Tuesday, 31 July 2012

The trial of Simon Walsh at Kingston Crown Court

This report is dependent on the live-tweeting from inside the courtroom by solicitor Myles Jackman (who represents the defendant) and academic sex-researcher Alex Dymock. Follow them for further updates.

Simon Walsh, barrister and alderman of the City of London, was arrested at work in April last year. It is not clear why. As a result of the arrest he was sacked from his position on the London Fire Authority. The arrest has also inevitably had serious repercussions for his legal career. Although Walsh admitted to the police that he had an interest in "BDSM, coprophilia and urethral sounding" (of which more anon), he doesn't seem to have been unusually obsessed by violent pornography. According to Myles Jackman, none was found on either his work or home computers. But he had been sent something by email. And that was enough for the Crown Prosecution Service to think it worthwhile putting him on trial at Kingston Crown Court.
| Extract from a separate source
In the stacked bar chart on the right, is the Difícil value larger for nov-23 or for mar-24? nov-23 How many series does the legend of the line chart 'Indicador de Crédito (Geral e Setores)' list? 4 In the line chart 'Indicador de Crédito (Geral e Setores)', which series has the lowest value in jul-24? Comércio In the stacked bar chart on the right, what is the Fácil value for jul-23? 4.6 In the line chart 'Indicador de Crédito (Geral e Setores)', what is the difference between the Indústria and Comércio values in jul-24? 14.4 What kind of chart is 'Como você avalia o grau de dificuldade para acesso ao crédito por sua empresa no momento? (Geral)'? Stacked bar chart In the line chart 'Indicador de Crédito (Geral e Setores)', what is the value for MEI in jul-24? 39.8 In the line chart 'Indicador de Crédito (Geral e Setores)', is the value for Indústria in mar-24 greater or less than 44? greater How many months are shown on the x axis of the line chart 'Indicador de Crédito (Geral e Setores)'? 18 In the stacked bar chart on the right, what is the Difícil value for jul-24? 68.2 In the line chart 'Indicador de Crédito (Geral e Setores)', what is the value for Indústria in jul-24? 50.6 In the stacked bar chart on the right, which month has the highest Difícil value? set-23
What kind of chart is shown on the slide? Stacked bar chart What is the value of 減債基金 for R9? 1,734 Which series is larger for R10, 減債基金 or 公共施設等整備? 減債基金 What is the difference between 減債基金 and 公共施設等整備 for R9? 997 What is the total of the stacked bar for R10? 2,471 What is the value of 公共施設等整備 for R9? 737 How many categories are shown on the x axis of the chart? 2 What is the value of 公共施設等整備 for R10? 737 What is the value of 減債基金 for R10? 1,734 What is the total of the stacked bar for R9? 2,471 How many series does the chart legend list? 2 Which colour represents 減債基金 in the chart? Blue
Walsh is being charged with several counts of possessing extreme pornography under the notorious s63 of the 2008 Criminal Justice and Immigration Act. This makes it illegal to possess (and looking at something on a website technically counts as possession) any pornographic image depicting animals, dead bodies or "an act which results, or is likely to result, in serious injury to a person's anus, breasts or genitals." I've written about this illiberal piece of legislation on several previous occasions.